_Selected excerpt_
-*-

Add the --warm-up <seconds> option, adding a warm-up phase (in
seconds) where the workload is set, but the results are discarded.
Signed-off-by: Daniel Bristot de Oliveira <[email protected]>
---
Documentation/tools/rtla/common_options.rst | 4 ++
tools/tracing/rtla/src/osnoise_hist.c | 30 +++++++++++--
tools/tracing/rtla/src/osnoise_top.c | 29 +++++++++++-
tools/tracing/rtla/src/timerlat_hist.c | 49 ++++++++++++++-------
tools/tracing/rtla/src/timerlat_top.c | 47 ++++++++++++--------
5 files changed, 119 insertions(+), 40 deletions(-)
diff --git a/Documentation/tools/rtla/common_options.rst b/Documentation/tools/rtla/common_options.rst
index aeb91ff3bd68..a96ea0ed662e 100644
--- a/Documentation/tools/rtla/common_options.rst
+++ b/Documentation/tools/rtla/common_options.rst
@@ -50,6 +50,10 @@
Set a *cgroup* to the tracer's threads. If the **-C** option is passed without arguments, the tracer's thread will inherit **rtla**'s *cgroup*. Otherwise, the threads will be placed on the *cgroup* passed to the option.
+**--warm-up** *s*
+
+ After starting the workload, let it run for *s* seconds before starting collecting the data, allowing the system to warm-up. Statistical data generated during warm-up is discarded.
+
**-h**, **--help**
Print help menu.

-*-

_Data extract_
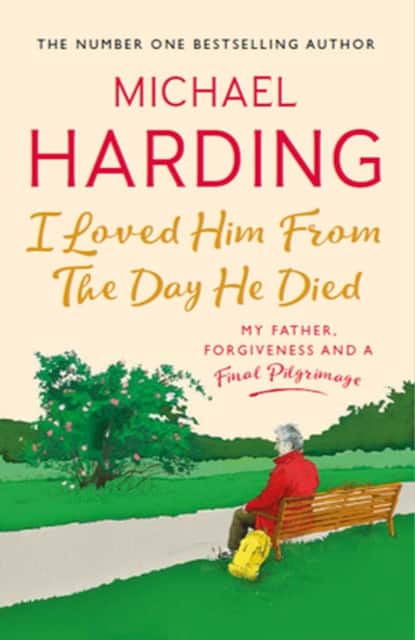 I Loved Him From The Day He Died av Michael Harding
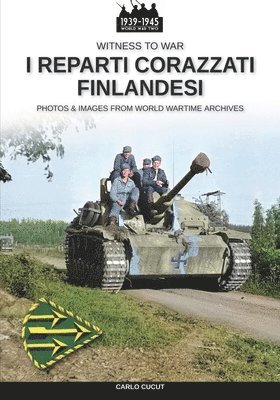 bokomslag I reparti corazzati finlandesi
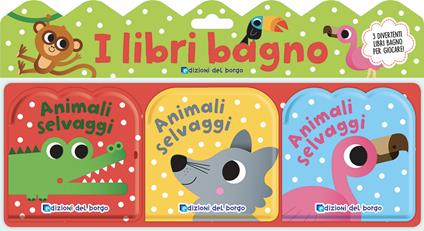 Gli animali selvaggi. I libri bagno. Ediz. a colori - Benedetta Nigelli - copertina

-*-

_What you need to do_
A. Extract from the rtla warm-up patch the passage that begins at the words "diff --git a/Documentation/tools/rtla/common_options.rst" and stops after the words "warm-up is discarded.".
B. Continue the rtla warm-up patch from the point at which it ends.
The material placed after the rtla warm-up patch is separate from it.

_Task-by-task answers_
A.
diff --git a/Documentation/tools/rtla/common_options.rst b/Documentation/tools/rtla/common_options.rst
index aeb91ff3bd68..a96ea0ed662e 100644
--- a/Documentation/tools/rtla/common_options.rst
+++ b/Documentation/tools/rtla/common_options.rst
@@ -50,6 +50,10 @@
Set a *cgroup* to the tracer's threads. If the **-C** option is passed without arguments, the tracer's thread will inherit **rtla**'s *cgroup*. Otherwise, the threads will be placed on the *cgroup* passed to the option.
+**--warm-up** *s*
+
+ After starting the workload, let it run for *s* seconds before starting collecting the data, allowing the system to warm-up. Statistical data generated during warm-up is discarded.

B.
diff --git a/tools/tracing/rtla/src/osnoise_hist.c b/tools/tracing/rtla/src/osnoise_hist.c
index 01870d50942a..c6100ff46a7f 100644
--- a/tools/tracing/rtla/src/osnoise_hist.c
+++ b/tools/tracing/rtla/src/osnoise_hist.c
@@ -36,13 +36,13 @@ struct osnoise_hist_params {
cpu_set_t hk_cpu_set;
struct sched_attr sched_param;
struct trace_events *events;
-
char no_header;
char no_summary;
char no_index;
char with_zeros;
int bucket_size;
int entries;
+ int warmup;
};
struct osnoise_hist_cpu {
@@ -438,7 +438,7 @@ static void osnoise_hist_usage(char *usage)
" usage: rtla osnoise hist [-h] [-D] [-d s] [-a us] [-p us] [-r us] [-s us] [-S us] \\",
" [-T us] [-t[=file]] [-e sys[:event]] [--filter <filter>] [--trigger <trigger>] \\",
" [-c cpu-list] [-H cpu-list] [-P priority] [-b N] [-E N] [--no-header] [--no-summary] \\",
- " [--no-index] [--with-zeros] [-C[=cgroup_name]]",
+ " [--no-index] [--with-zeros] [-C[=cgroup_name]] [--warm-up]",
"",
" -h/--help: print this menu",
" -a/--auto: set automatic trace mode, stopping the session if argument in us sample is hit",
@@ -468,6 +468,7 @@ static void osnoise_hist_usage(char *usage)
" f:prio - use SCHED_FIFO with prio",
" d:runtime[us|ms|s]:period[us|ms|s] - use SCHED_DEADLINE with runtime and period",
" in nanoseconds",
+ " --warm-up: let the workload run for s seconds before collecting data",
NULL,
};
@@ -531,13 +532,14 @@ static struct osnoise_hist_params
{"with-zeros", no_argument, 0, '3'},
{"trigger", required_argument, 0, '4'},
{"filter", required_argument, 0, '5'},
+ {"warm-up", required_argument, 0, '6'},
{0, 0, 0, 0}
};
/* getopt_long stores the option index here. */
int option_index = 0;
- c = getopt_long(argc, argv, "a:c:C::b:d:e:E:DhH:p:P:r:s:S:t::T:01234:5:",
+ c = getopt_long(argc, argv, "a:c:C::b:d:e:E:DhH:p:P:r:s:S:t::T:01234:5:6:",
long_options, &option_index);
/* detect the end of the options. */
@@ -680,6 +682,9 @@ static struct osnoise_hist_params
osnoise_hist_usage("--filter requires a previous -e\n");
}
break;
+ case '6':
+ params->warmup = get_llong_from_str(optarg);
+ break;
default:
osnoise_hist_usage("Invalid option");
}
@@ -899,6 +904,25 @@ int osnoise_hist_main(int argc, char *argv[])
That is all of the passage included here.